[START Extracted entries]

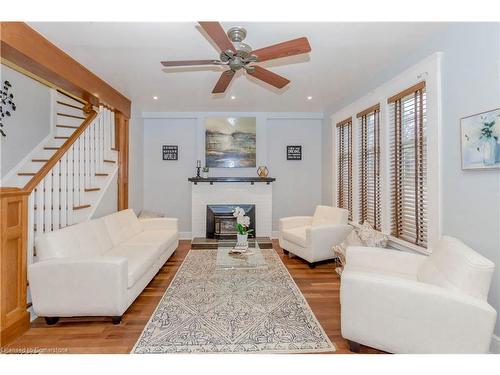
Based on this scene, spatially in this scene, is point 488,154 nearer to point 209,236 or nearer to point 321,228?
point 321,228

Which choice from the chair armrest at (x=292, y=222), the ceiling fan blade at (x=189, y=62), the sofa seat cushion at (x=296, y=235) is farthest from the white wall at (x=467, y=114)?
the chair armrest at (x=292, y=222)

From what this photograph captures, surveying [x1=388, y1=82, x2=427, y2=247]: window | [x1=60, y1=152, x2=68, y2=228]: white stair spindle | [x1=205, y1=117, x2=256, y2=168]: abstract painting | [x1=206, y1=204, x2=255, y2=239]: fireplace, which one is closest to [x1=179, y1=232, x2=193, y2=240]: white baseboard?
[x1=206, y1=204, x2=255, y2=239]: fireplace

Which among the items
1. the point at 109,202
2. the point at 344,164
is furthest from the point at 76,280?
the point at 344,164

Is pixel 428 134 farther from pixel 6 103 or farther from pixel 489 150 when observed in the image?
pixel 6 103

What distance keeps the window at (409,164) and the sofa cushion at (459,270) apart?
31.7 inches

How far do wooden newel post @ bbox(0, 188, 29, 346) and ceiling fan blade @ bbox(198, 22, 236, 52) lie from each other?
2034mm

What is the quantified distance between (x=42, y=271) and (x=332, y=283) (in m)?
3.05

[END Extracted entries]

**Task description**
Duplicate the listing above verbatim, starting at the line containing "Is pixel 428" and continuing through its last line, both included.

**Output for this exercise**
Is pixel 428 134 farther from pixel 6 103 or farther from pixel 489 150 when observed in the image?
pixel 6 103

What distance keeps the window at (409,164) and the sofa cushion at (459,270) apart?
31.7 inches

How far do wooden newel post @ bbox(0, 188, 29, 346) and ceiling fan blade @ bbox(198, 22, 236, 52) lie from each other?
2034mm

What is the quantified distance between (x=42, y=271) and (x=332, y=283) (in m)?
3.05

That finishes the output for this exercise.